-- start of MATERIALS PROVIDED --

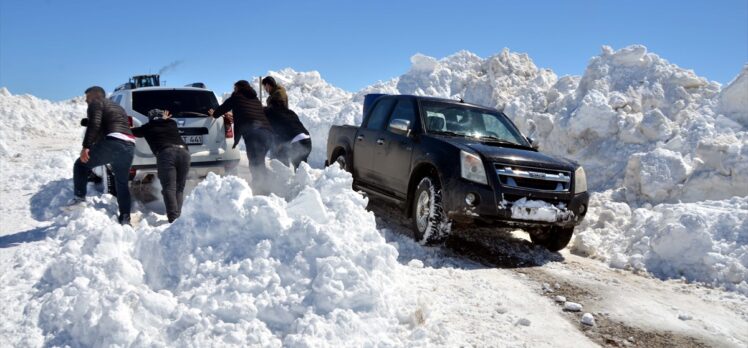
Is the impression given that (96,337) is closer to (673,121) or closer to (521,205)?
(521,205)

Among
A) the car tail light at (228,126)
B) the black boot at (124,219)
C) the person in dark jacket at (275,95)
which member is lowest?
the black boot at (124,219)

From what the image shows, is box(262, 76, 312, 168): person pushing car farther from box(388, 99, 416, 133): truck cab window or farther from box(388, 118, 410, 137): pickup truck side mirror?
box(388, 118, 410, 137): pickup truck side mirror

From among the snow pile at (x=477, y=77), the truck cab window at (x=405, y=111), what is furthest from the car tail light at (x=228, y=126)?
the snow pile at (x=477, y=77)

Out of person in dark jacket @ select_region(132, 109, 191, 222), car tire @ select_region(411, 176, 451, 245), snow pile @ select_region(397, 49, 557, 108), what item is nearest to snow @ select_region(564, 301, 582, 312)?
car tire @ select_region(411, 176, 451, 245)

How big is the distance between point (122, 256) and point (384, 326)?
1993 mm

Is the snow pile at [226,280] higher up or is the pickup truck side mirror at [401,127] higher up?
the pickup truck side mirror at [401,127]

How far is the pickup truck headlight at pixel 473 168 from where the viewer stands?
18.4 ft

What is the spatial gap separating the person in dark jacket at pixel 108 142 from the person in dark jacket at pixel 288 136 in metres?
2.16

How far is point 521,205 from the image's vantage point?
559 cm

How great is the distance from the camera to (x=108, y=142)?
5.79 metres

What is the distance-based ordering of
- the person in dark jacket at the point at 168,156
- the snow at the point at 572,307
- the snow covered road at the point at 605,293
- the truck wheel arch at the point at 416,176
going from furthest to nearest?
the truck wheel arch at the point at 416,176, the person in dark jacket at the point at 168,156, the snow at the point at 572,307, the snow covered road at the point at 605,293

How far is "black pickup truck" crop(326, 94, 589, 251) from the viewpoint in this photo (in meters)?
5.59

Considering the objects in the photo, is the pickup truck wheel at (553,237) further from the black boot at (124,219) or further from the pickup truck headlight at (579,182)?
the black boot at (124,219)

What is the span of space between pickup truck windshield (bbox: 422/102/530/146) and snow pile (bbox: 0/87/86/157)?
621 inches
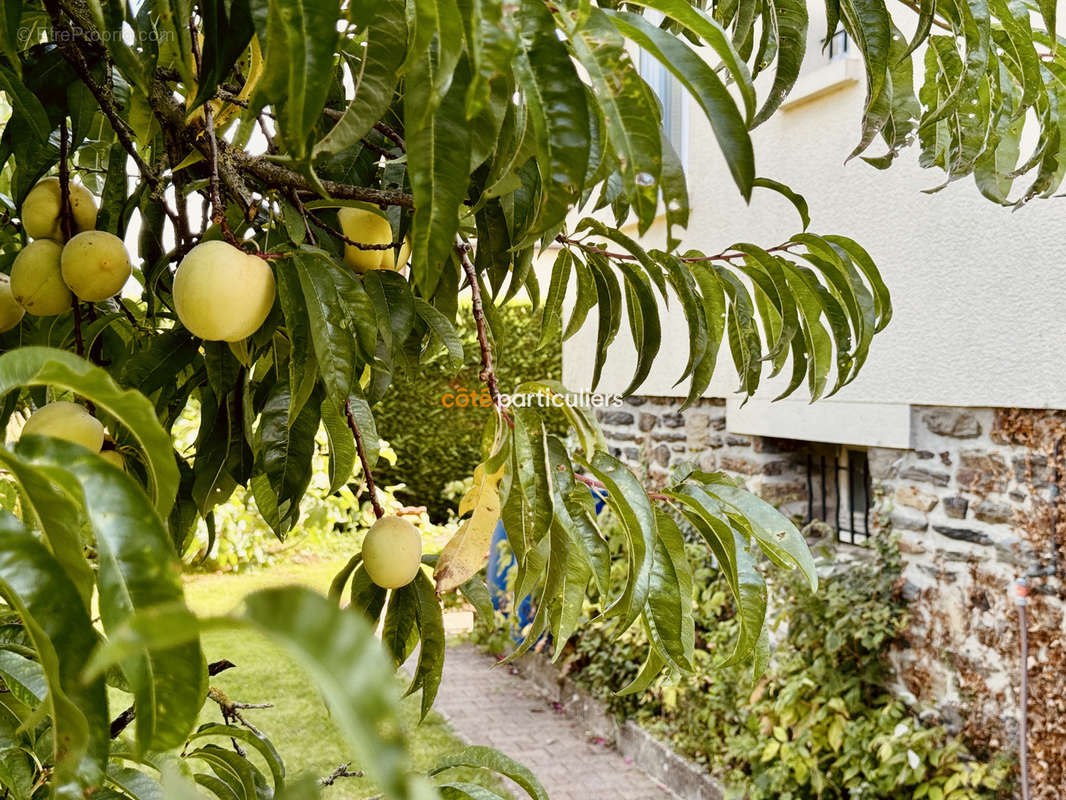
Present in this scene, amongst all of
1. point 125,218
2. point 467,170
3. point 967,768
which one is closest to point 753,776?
point 967,768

-- end of MATERIALS PROVIDED --

## WHAT YOU SHOULD DO
Repeat each entry exactly as it appears; skip any picture.

## SOLUTION FOR THIS TASK
Is the impression given that (96,337) is closer to (673,121) or closer to (521,205)?
(521,205)

Among
A) the car tail light at (228,126)
B) the black boot at (124,219)
C) the person in dark jacket at (275,95)
which member is lowest?
the black boot at (124,219)

From what the image shows, is box(262, 76, 312, 168): person pushing car farther from box(388, 99, 416, 133): truck cab window or farther from box(388, 118, 410, 137): pickup truck side mirror?
box(388, 118, 410, 137): pickup truck side mirror

From among the snow pile at (x=477, y=77), the truck cab window at (x=405, y=111), what is furthest from the car tail light at (x=228, y=126)?
the snow pile at (x=477, y=77)

Out of person in dark jacket @ select_region(132, 109, 191, 222), car tire @ select_region(411, 176, 451, 245), snow pile @ select_region(397, 49, 557, 108), what item is nearest to snow @ select_region(564, 301, 582, 312)?
car tire @ select_region(411, 176, 451, 245)

How big is the distance between point (122, 256) and point (384, 326)?
1993 mm

Is the snow pile at [226,280] higher up or is the pickup truck side mirror at [401,127] higher up?
the pickup truck side mirror at [401,127]

How far is the pickup truck headlight at pixel 473 168 from where the viewer stands?
18.4 ft

What is the spatial gap separating the person in dark jacket at pixel 108 142 from the person in dark jacket at pixel 288 136 in metres?
2.16

How far is point 521,205 from the image's vantage point?
559 cm

How great is the distance from the camera to (x=108, y=142)?
5.79 metres

What is the distance-based ordering of
- the person in dark jacket at the point at 168,156
- the snow at the point at 572,307
- the snow covered road at the point at 605,293
- the truck wheel arch at the point at 416,176
going from furthest to nearest?
the truck wheel arch at the point at 416,176, the person in dark jacket at the point at 168,156, the snow at the point at 572,307, the snow covered road at the point at 605,293

How far is "black pickup truck" crop(326, 94, 589, 251) from the viewpoint in this photo (in meters)?
5.59

Considering the objects in the photo, is the pickup truck wheel at (553,237) further from the black boot at (124,219) or further from the pickup truck headlight at (579,182)?
the black boot at (124,219)

What is the span of space between pickup truck windshield (bbox: 422/102/530/146) and snow pile (bbox: 0/87/86/157)?
621 inches
Present in this scene, amongst all of
1. point 125,218
2. point 467,170
3. point 967,768
which one is closest to point 753,776?
point 967,768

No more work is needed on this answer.